Fortunately for Complainant, the Panel is aware that numerous previous decisions under the Policy have found bad faith where, as here, a domain name under similar circumstances has been used to direct visitors to a website selling a competing product or service. See, e.g., CWI, Inc. (“CWI”) v. Craig Goldrich, Tulsa RV, WIPO Case No. D2017-1406 (finding bad faith where disputed domain name “redirects to a website… which Complainant describes as ‘a website for a competitor of [Complainant] offering products and services identical and highly related to those offered by [Complainant]”); Kabushiki Kaisha Toshiba d/b/a Toshiba Corporation v. Liu Xindong, WIPO Case No. D2003-0408 (using a disputed domain name “to sell directly competing products” constitutes bad faith); and Ho Hoi Ming Michael, VGH Solutions (“Dr Ho”) v. EHM All Things Healthy, LLC, WIPO Case No. D2014-1753 (finding bad faith where disputed domain name “wholly incorporates the Trade Mark, and … is almost identical to the Complainant’s own registered domain name and was used to sell similar goods”).

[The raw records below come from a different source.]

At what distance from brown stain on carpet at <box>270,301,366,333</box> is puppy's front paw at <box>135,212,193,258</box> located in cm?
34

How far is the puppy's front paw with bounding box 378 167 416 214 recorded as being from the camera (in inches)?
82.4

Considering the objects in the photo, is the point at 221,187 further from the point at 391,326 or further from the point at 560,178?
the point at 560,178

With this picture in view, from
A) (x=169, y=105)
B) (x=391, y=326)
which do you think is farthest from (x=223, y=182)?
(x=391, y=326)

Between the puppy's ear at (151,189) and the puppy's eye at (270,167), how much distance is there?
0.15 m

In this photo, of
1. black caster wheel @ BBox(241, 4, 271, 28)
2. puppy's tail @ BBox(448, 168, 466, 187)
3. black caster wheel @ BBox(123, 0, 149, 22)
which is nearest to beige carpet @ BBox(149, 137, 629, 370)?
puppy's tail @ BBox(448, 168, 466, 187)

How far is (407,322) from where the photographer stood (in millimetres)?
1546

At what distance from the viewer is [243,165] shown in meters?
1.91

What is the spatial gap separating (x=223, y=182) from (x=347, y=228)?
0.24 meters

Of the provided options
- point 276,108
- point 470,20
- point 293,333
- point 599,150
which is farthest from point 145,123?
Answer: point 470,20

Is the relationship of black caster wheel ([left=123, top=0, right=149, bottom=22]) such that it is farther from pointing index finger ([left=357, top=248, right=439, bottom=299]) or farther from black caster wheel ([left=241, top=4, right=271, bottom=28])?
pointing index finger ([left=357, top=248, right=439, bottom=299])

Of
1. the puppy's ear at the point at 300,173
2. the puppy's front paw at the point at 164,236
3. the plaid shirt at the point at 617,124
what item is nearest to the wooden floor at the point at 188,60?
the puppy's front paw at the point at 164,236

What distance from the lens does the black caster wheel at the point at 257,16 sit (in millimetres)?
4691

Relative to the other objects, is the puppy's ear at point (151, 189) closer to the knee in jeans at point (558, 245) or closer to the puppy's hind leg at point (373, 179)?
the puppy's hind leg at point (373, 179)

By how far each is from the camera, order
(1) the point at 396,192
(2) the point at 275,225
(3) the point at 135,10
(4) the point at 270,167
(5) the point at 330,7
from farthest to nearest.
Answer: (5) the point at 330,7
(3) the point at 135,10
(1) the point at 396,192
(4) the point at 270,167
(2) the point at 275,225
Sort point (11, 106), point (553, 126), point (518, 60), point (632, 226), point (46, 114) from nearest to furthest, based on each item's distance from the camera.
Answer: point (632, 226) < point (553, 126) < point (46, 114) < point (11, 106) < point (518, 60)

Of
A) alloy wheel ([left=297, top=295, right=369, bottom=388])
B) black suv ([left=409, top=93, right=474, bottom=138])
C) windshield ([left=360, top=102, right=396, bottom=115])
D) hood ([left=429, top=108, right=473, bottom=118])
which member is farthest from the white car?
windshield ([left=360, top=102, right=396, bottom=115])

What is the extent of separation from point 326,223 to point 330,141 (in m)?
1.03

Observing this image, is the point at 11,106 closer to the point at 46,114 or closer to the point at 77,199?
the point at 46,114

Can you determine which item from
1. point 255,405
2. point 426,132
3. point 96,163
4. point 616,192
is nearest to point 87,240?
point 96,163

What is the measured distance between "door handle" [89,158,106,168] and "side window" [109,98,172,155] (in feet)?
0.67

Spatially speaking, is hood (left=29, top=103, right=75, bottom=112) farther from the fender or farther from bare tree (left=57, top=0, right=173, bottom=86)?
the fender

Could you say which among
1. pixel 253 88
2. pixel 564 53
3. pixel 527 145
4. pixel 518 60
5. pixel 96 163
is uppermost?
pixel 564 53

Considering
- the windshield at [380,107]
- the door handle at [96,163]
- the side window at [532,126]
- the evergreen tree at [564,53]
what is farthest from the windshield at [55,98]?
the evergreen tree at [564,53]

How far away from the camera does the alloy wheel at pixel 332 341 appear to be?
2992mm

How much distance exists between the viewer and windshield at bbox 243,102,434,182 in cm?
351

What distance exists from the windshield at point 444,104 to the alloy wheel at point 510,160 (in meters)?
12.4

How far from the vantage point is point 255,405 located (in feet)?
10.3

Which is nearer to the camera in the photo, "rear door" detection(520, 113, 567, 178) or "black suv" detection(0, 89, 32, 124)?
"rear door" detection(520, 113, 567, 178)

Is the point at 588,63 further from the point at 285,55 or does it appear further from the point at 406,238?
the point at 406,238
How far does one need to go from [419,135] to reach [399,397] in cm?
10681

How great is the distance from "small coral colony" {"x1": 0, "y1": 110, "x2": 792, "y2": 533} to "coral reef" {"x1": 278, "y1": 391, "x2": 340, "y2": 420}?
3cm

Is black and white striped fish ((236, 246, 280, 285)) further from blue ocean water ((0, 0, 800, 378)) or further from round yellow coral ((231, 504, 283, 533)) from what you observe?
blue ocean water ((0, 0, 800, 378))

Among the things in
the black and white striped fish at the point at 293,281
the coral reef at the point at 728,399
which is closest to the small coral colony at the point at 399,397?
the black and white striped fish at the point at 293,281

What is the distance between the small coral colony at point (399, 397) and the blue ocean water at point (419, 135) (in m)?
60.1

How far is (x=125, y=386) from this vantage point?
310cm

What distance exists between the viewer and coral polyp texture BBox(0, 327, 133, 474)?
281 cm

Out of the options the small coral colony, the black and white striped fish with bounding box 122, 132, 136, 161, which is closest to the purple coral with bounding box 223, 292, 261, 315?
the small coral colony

Accordingly, the Panel finds that the Disputed Domain Name has been registered and is being used in bad faith.
For the foregoing reasons, in accordance with paragraphs 4(i) of the Policy and 15 of the Rules, the Panel orders that the disputed domain name <newchpter.com> be transferred to Complainant.
Douglas M. Isenberg
Date: October 25, 2017
1 Although The Procter & Gamble Company did not include New Chapter, Inc. as a Complainant, doing so would have been appropriate, given that they are “related companies.” Pro Dive Pty Ltd and Pro Dive International Pty Ltd v. Tony Lennartsson, WIPO Case No. D2004-0097.